### Documento
CARTA AL HIJO DE MI PROFESOR DE INGLÉS

 

Carta al hijo de mi profesor de Inglés

 

Por lo que indicas, tu padre murió relativamente joven, no habría llegado todavía a los setenta según mis cálculos.

Pero en mi recuerdo y en el de muchos de sus alumnos, vivirá eternamente. De hecho, ya está para siempre. Nunca he podido olvidar lo que me contaba cuando se plantó en Londres con toda la familia sin un duro y con pocas herramientas idiomáticas. Apostó fuerte y creo que ganó.  Al menos para mí, aquel alarde de sinceridad con su alumno y el riesgo que asumió para perfeccionar su Inglés,  fueron  una demostración de valentía y una lección que a mis ojos lo elevaron al pedestal de los valerosos e inconformistas, de aquellos que con su acción justifican su vida.

La sombra de los valientes, aquellos que arriesgaron y convirtieron su vocación en su vida, a base de trabajo y de esfuerzo, repito, la sombra de esos valientes es alargada  e indeleble. Tu padre pertenecía a ese grupo de seres carismáticos e inolvidables. Estas palabras reflejan, creo, la emoción que me ha embargado al recordarlo.
######
* Ejercicios:
1. Reproduce el fragmento de la carta comprendido entre "La sombra de los" y "embargado al recordarlo.", ambos inclusive.
2. Responde a partir de la carta:
(a) ¿A qué ciudad se trasladó el padre con toda la familia?
(b) Según los cálculos de quien escribe, ¿qué edad no habría alcanzado todavía el padre al morir?
(c) ¿Con qué dos adjetivos se califica la sombra de los valientes?
3. Condensa en una lista el párrafo de la carta que empieza por "Pero en mi recuerdo", conservando sus datos principales.
Las líneas siguientes no guardan relación alguna con la carta.
### Extracto de datos
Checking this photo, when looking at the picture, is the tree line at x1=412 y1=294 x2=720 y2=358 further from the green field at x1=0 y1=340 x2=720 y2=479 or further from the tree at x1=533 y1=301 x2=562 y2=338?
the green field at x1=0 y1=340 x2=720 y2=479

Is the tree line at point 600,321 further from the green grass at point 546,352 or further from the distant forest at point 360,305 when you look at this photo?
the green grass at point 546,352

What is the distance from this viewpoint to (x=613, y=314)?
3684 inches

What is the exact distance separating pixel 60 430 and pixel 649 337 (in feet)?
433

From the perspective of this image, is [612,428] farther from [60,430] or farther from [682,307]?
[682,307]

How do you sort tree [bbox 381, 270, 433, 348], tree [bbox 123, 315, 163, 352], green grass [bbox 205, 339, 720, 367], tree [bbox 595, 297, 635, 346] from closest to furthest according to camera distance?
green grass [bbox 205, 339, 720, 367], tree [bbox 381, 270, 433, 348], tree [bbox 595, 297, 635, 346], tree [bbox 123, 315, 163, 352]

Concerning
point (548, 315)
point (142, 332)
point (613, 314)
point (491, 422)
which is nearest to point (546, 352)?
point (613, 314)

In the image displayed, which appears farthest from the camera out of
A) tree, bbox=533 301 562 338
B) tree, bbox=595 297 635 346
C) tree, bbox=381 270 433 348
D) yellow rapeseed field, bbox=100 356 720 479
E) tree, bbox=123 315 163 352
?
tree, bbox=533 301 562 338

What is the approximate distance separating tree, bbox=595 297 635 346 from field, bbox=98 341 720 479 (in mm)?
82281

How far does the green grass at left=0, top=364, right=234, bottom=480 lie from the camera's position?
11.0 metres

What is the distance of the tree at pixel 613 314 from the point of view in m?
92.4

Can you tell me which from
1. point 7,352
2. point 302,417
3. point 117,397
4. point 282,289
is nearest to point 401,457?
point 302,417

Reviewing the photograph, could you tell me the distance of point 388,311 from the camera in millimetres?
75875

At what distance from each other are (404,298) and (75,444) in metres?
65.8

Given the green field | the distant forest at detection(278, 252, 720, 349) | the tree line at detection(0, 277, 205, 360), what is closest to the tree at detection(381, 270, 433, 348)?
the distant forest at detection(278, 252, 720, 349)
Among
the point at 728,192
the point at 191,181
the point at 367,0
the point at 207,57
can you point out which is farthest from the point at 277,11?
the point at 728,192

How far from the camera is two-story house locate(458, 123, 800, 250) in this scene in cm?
######
* Respuestas desarrolladas:
1.
La sombra de los valientes, aquellos que arriesgaron y convirtieron su vocación en su vida, a base de trabajo y de esfuerzo, repito, la sombra de esos valientes es alargada  e indeleble. Tu padre pertenecía a ese grupo de seres carismáticos e inolvidables. Estas palabras reflejan, creo, la emoción que me ha embargado al recordarlo.

2.
(a) A Londres.
(b) Los setenta años.
(c) Alargada e indeleble.

3.
- El padre seguirá vivo en el recuerdo de quien escribe y en el de muchos de sus alumnos.
- Contaba que se instaló en Londres con toda la familia, sin dinero y con pocas herramientas idiomáticas.
- Asumió ese riesgo para perfeccionar su inglés, y quien escribe cree que ganó la apuesta.
- Esa sinceridad y ese riesgo fueron una muestra de valentía y una lección que lo situaron entre los valerosos e inconformistas.